Termasuk kendala klasik yakni minimnya anggaran. "Solusinya, kami melakukan pendekatan politis kepada Ketua dan Komisi I DPRD serta kepada Ketua TAPD, Sekretaris Daerah," kata Germanus.
Germanus berharap, ada rekomendasi yang bisa mendukung peningkatan implementasi UU KIP dan PerKI SLIP. Sekaligus bisa meningkatkan kapasitas SDM KI NTT. Germanus juga berharap kedepannya, ICW dan LBH APIK NTT bisa mendukung upaya terbaik untuk mengimplementasikan UU KIP dan PerKI SLIP di NTT, hingga peningkatan SDM KI NTT.
Sejumlah wartawan mengungkapkan, selama ini mereka kesulitan ketika ingin mengakses informasi publik terkait data-data dari sejumlah instansi pemerintah dan swasta. Jangankan untuk mendapatkan data dokumentasi atau data terkait anggaran proyek, untuk mewawancarai sejumlah kepada dinas, isntansi pemeirntah saja, tidak sedikit wartawan yang ditolak dengan berbagai alasan. "Jangankan minta data dokumen, untuk mewawancarai narasumber pejabat saja seringkali kami sulit diterima," kata Glori, wartawan dari salah satu media online di Kupang.
Terhadap keluhan warawan tersebut, Germanus mengatakan, kedepan masyarakat dan pers diharapkan terus gencar mengawasi pembangunan daerah dan ikut mengawasi kinerja lembaga publik yang menangani proyek-proyek fisik. Sebab masyarakat punya hak untuk mendapatkan informasi publik terkait data dokumen, proyek dan anggaran dari lembaga publik pemerintah dan swasta di NTT.
Bahkan tanpa diminta, demikian Germanus, sesuai UU KIP dan PerKI SLIP, lembaga publik dimaksud harus memberikan mengumumkan data itu secara berkala minimal 6 bulan sekali. Karena itu, jika ada lembaga publik yang menolak memberikan informasi publik kepada masyarakat atau pers, maka hal itu bsa disengketakan dan diadukan pada KI NTT.
"Jika Badan Publik yang dengan sengaja tidak menyediakan dan menerbitkan informasi publik secara berkala dan mengakibatkan kerugian bagi orang lain akan dikenakan pidana kurungan paling lama satu tahun dan denda paling banyak Rp 5 juta," kata Germanus. (vel)
LBH APIK Teliti 3 OPD
Direktris LBH APIK NTT, Ansi Rihi Dara mengatakan, penelitian yang dilakuan LBH APIK terhadap 3 OPD ini merupakan bagian dari kerjasama LBH APIK dengan ICW untuk melihat sejauhmana implementasi UU KIP dan PerKI SLIP di NTT. Dua peneliti LBH APIK yakni Dany Manu dan Adelaide Ratu Kore melakukan penelitian selama hampir 6 bulan pada 3 OPD melalui pejabat pengelola infomasi dokumentasi (PPID) Utama yaitu PPID Provinsi NTT dan Kota Kupang.

#### [Cuplikan Data]
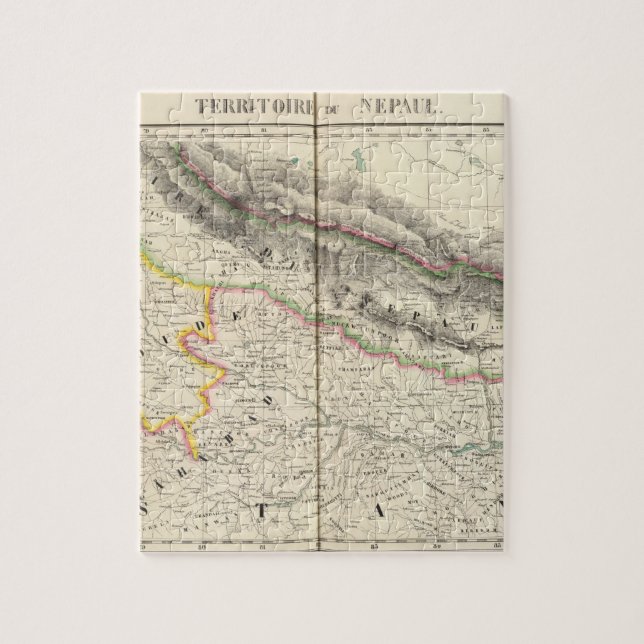 Nepal, Asia 83 Jigsaw Puzzle (Vertical)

#### [Butir Tugas]
Perbarui bagian teks latihan mulai dari "Termasuk kendala klasik" sampai dengan "peningkatan SDM KI NTT.", lalu tuliskan kembali bagian itu dengan mengganti "kapasitas" menjadi "kemampuan". Data di atas merupakan bahan tersendiri yang terpisah dari teks latihan.

#### [Penyelesaian]
Termasuk kendala klasik yakni minimnya anggaran. "Solusinya, kami melakukan pendekatan politis kepada Ketua dan Komisi I DPRD serta kepada Ketua TAPD, Sekretaris Daerah," kata Germanus.
Germanus berharap, ada rekomendasi yang bisa mendukung peningkatan implementasi UU KIP dan PerKI SLIP. Sekaligus bisa meningkatkan kemampuan SDM KI NTT. Germanus juga berharap kedepannya, ICW dan LBH APIK NTT bisa mendukung upaya terbaik untuk mengimplementasikan UU KIP dan PerKI SLIP di NTT, hingga peningkatan SDM KI NTT.